Saat keluar dari café, Lila sibuk senyum-senyum sendiri di balik masker yang selalu ia kenakan. Sesekali ia menahan senyuman itu dengan mengulum bibirnya, takut senyumannya itu berubah menjadi kekehan kecil yang dapat disadari Dirga.
Di Rabu yang dingin itu, sudah tiga jam mereka berdua di café perpustakaan. Sejak jam tiga sore hingga enam petang.

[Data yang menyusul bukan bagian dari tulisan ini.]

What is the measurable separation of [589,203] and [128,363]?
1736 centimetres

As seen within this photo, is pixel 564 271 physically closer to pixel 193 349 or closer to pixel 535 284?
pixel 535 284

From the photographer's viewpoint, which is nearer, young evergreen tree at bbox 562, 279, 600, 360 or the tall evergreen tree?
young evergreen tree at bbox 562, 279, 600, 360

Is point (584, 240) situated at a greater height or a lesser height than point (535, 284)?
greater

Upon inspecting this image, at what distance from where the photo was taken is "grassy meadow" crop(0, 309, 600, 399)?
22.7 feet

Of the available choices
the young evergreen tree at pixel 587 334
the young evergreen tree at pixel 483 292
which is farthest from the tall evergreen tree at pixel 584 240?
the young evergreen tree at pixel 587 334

Kopi pesanan mereka seharusnya sudah habis sebelum enam puluh menit. Tapi, entah mengapa obrolan mereka mengalir begitu saja, membuat kopi-kopi itu tak tersentuh sama sekali hingga setengah jam.
Kalau saja cappuccino pesanan Lila bisa bicara, mungkin ia akan mengeluh,
"Buat apa gue di sini? jadi nyamuk doang, enggak diminum. Hei, latte, kita ngapel juga, yuk? Lo juga dikacangin, 'kan?"

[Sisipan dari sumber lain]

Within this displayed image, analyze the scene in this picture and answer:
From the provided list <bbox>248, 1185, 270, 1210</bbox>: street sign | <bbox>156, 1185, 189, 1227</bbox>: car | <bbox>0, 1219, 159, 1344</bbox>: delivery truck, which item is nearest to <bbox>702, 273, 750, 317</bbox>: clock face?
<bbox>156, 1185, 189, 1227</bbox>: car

Sisanya, Dirga banyak bercerita, dan Lila banyak mendengar. Paling-paling, Lila yang masih setengah kikuk itu hanya berani bertanya sedikit-sedikit.
"Lo kalau nulis, suka-nya tentang apa?" Dirga bertanya setelah meneguk sedikit latte dinginnya.
"Gue? Umm, tentang otak? Belakangan ini gue lagi tertarik sama cara kerja amigdala." Papar Lila, langsung nyerocos ketika Dirga menanyakan hal yang exciting menurutnya.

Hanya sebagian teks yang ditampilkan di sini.